Estudos científicos têm comprovado que o barulho é o segundo fator ambiental que mais causa problemas de saúde e perde apenas para a poluição atmosférica, segundo a OMS. A poluição sonora pode aumentar o risco de doenças cardiovasculares, provocar distúrbios metabólicos, zumbido crônico no ouvido, perda de audição, entre outras patologias.
Recentemente, deputados de esquerda tentaram aprovar na Assembleia francesa um imposto adicional na compra de motocicletas, mas perderam a batalha. Por outro lado, as associações da sociedade civil que militam contra o barulho e a poluição no trânsito estão comemorando a instalação desse novo modelo de radar.
Sem pegar no bolso do usuário, difícil provocar mudança de hábito
Os lobbies pró e contra medidas de adaptação a cidades mais resilientes e livres de poluição são ativos na França, e as mudanças requerem um tempo de aceitação. Na experiência francesa, as multas caras têm sido dissuasivas.

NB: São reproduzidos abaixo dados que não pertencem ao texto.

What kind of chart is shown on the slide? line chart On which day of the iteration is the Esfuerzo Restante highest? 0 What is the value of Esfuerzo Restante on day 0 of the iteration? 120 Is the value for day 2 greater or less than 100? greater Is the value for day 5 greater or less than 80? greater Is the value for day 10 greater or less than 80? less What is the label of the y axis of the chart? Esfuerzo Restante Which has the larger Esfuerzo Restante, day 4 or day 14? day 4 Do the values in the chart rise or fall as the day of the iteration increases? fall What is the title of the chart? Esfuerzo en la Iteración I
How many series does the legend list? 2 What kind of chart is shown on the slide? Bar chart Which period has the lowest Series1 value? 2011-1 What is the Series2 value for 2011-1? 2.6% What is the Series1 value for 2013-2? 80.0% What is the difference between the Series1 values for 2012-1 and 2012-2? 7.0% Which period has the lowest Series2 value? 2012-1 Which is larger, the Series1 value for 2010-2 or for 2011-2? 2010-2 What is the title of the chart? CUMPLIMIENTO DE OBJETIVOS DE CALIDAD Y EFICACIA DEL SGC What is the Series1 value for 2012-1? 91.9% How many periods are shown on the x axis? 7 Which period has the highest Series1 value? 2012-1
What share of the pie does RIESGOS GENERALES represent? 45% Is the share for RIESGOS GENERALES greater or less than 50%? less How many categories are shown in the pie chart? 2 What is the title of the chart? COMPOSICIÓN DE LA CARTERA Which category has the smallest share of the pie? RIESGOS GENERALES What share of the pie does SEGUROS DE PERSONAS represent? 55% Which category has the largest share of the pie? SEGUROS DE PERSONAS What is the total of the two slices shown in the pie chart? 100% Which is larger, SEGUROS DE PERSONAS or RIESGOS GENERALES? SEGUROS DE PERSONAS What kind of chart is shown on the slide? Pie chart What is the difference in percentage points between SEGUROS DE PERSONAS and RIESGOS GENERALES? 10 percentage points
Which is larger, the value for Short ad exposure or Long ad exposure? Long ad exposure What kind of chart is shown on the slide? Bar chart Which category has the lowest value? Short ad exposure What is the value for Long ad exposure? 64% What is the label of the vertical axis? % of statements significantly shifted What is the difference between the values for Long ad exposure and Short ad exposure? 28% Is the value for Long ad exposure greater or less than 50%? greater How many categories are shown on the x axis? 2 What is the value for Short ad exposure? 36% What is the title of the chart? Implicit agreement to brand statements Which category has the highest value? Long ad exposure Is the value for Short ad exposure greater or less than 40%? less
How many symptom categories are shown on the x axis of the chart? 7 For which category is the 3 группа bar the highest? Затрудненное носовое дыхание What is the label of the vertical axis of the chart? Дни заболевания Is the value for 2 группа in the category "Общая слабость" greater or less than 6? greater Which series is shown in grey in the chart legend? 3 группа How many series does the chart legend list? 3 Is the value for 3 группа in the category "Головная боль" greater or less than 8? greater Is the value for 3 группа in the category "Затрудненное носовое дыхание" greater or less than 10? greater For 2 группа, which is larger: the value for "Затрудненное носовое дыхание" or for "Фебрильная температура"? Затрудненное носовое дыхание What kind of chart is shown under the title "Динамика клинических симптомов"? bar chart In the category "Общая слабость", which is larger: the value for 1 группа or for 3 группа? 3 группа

Até abril de 2024, motocicletas e scooters eram isentos de passar por uma vistoria técnica periódica, mas obrigatória para carros há muito tempo. Essa fiscalização feita em oficinas especializadas certificadas pelo governo verifica se as emissões sonoras e de gases estão de acordo com os índices previstos na lei.
Os motoqueiros sempre alegaram que já poluíam menos do que os carros e, por isso, não deveriam ser fiscalizados. Durante meses, eles fizeram vários protestos para denunciar a vistoria técnica, que custa em média de € 60 a € 80 (R$ 380 a R$ 507, dependendo das cilindradas), mas foram derrotados.
Os franceses reclamam de viver num Estado que “atazana” o cidadão com normas, multas e impostos excessivos. Mas o poder público vem aplicando, em etapas, a Lei da Normatização da Mobilidade, promulgada pelo Ministério da Transição Ecológica em 2019, que visa, entre outros objetivos, promover investimentos de infraestrutura e combater a poluição sonora e atmosférica nas cidades.
A prefeitura de Paris, sob a gestão da socialista Anne Hidalgo, tem sido incisiva em suas políticas nessa área. Os carros têm sido banidos do centro da cidade, substituídos por bicicletas e quilômetros de ciclovias. Em fevereiro deste ano, o valor cobrado pela hora de estacionamento dos modelos SUV, considerados mais poluentes, foi triplicado. Contra a incivilidade nas ruas, em 2023, os parisienses aprovaram, em um referendo proposto pela prefeitura, a proibição dos patinetes elétricos de aluguel, porque os usuários não respeitavam os pedestres e causavam acidentes.